Nangeli decided that,”Enough is enough”, and attempted to stop injustice. In 1803, Nangeli challenged state rules on mulakaram. She demonstrated in public how she started wearing a top to protect her breasts. Her attitude made a great stimulation among members of the upper class. Nangeli was then summoned to face to be forced to publicly remove her own robe.

The story of Nangeli’s resistence spread by word of mouth, until Parvathiyar or tax collector came to her house accompanied by royal soldiers. They informed the total amount of taxes that must be imposed on Nangeli.

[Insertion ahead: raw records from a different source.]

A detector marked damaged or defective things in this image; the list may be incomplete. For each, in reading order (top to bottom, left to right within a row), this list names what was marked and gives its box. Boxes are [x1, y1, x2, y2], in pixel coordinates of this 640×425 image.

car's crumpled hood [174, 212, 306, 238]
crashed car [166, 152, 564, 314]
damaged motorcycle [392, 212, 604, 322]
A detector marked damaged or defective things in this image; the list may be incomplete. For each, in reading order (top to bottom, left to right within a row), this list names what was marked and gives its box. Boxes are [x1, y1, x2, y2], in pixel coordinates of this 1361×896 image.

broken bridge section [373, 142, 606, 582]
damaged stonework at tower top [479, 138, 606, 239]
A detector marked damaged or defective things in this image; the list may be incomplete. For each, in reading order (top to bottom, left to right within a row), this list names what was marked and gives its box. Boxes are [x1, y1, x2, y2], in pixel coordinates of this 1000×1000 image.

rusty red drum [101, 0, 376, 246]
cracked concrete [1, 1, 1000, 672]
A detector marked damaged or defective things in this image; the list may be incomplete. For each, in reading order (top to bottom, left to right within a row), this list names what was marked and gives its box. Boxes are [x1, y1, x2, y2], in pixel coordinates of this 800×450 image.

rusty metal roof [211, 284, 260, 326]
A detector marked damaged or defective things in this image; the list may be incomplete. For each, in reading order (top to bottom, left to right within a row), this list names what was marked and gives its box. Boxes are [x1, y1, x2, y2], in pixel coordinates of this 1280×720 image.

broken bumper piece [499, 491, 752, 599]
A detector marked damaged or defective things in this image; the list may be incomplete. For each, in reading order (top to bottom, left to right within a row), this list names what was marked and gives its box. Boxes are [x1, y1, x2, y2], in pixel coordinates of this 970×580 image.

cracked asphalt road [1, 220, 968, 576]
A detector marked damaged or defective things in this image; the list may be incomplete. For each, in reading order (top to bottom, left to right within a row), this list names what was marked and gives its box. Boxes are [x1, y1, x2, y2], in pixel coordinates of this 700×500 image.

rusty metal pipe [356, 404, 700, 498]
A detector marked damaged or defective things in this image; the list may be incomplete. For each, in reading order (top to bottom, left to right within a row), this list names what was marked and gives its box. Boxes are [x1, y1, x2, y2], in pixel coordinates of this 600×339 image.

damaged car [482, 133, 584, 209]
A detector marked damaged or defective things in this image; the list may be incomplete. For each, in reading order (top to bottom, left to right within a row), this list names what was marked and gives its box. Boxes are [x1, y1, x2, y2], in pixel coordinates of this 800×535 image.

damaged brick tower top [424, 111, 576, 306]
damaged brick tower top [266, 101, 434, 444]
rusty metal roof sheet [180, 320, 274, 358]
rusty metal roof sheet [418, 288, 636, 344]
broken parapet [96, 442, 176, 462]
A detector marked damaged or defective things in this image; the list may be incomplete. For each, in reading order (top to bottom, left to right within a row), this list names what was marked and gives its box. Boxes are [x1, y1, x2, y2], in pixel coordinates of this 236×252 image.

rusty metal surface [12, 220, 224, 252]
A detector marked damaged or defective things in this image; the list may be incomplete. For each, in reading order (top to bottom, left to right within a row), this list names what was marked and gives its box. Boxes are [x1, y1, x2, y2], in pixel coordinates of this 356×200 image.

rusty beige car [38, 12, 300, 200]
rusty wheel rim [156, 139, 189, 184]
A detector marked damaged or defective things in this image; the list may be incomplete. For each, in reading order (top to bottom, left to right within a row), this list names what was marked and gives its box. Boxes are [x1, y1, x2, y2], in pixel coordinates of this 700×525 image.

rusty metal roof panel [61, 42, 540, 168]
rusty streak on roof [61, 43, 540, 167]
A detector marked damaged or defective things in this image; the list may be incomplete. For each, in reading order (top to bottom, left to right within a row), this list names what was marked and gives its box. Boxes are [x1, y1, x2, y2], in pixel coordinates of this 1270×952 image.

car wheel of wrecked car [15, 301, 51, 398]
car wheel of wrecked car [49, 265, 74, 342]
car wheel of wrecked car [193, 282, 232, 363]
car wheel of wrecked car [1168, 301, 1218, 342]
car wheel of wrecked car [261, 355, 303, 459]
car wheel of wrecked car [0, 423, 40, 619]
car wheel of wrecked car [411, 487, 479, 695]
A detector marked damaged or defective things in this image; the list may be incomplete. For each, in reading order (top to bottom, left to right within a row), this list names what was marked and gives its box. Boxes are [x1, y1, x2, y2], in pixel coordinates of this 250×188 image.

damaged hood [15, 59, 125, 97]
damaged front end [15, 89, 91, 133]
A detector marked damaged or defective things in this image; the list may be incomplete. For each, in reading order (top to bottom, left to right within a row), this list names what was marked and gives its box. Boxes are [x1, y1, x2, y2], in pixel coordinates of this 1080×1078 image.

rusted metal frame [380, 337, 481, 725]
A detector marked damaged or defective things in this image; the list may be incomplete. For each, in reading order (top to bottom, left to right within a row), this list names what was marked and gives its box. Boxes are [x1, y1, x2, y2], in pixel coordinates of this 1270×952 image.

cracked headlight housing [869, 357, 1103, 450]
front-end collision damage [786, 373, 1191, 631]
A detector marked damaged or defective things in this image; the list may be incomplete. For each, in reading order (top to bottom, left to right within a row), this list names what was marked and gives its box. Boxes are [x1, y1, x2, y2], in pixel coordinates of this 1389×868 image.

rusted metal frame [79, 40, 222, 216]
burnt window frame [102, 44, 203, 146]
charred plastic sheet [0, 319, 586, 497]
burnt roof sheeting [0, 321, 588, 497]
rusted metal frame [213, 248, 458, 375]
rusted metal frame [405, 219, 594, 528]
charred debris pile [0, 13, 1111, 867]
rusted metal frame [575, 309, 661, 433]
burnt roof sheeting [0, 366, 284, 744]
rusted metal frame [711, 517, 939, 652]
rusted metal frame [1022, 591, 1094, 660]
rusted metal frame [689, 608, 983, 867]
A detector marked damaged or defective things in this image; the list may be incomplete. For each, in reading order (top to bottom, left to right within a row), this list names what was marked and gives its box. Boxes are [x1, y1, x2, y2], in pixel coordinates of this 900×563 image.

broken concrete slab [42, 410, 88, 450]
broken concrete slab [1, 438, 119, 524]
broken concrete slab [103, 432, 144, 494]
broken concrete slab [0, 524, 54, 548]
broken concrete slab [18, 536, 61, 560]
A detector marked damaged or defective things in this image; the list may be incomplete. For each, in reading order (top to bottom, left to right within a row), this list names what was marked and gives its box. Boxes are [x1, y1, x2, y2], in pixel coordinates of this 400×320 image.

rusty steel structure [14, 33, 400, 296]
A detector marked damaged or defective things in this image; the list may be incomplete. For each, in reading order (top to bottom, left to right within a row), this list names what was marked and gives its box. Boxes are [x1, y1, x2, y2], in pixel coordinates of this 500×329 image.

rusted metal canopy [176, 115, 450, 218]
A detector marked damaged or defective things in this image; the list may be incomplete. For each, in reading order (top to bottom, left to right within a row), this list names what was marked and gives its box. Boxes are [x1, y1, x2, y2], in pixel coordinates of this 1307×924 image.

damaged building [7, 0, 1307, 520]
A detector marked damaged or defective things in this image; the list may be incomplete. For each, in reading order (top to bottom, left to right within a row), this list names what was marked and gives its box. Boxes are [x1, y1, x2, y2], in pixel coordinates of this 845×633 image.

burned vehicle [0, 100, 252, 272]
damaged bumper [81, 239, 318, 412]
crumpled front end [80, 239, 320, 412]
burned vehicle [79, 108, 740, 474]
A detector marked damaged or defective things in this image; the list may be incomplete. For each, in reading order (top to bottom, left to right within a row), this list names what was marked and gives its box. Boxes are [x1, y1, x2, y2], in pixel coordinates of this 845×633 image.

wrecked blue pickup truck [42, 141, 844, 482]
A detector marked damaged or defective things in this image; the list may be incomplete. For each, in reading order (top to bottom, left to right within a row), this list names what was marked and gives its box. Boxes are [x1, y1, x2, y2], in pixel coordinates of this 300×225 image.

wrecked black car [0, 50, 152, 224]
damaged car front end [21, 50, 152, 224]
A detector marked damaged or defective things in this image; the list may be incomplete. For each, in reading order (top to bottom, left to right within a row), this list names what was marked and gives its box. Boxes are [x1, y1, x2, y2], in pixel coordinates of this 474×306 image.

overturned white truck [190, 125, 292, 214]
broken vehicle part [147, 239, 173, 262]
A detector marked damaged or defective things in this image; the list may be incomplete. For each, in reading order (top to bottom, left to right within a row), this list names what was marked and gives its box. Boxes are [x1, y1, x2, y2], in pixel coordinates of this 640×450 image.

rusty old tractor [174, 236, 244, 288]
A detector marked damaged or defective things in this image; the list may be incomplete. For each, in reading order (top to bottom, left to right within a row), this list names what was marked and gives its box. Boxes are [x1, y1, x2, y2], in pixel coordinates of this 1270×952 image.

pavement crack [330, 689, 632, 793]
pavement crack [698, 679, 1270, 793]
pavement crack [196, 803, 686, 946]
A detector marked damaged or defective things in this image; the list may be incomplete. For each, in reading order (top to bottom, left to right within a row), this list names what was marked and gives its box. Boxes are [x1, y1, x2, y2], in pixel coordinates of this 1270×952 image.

The only option was to pay or face more severe consequences. She looked calm and entered into the room to prepare what was forced. Instead of placing the money in a plantain leaf, she cut off her breasts with a sickle knife and presented it to him. Her body succumbed to the excessive bleeding because she sliced one of the breasts. She fell unconsciously and died.

In protest of the breast tax, her husband Chirukandan jumped into her cremation fire out of grief, committing suicide.

“Nangeli’s story is unique also for the fact that it is the first recorded instance of a man committing Sati”

Her death ignited the rage in people, eventually resulting in huge protests against the king. In 1924, fearing for his life and Madras Presidency pressure, the king allowed all women to cover their breasts. The sacrifice of Nangeli destroyed heinous tradition. The place where she cut off her breasts is called Mulachiparambu.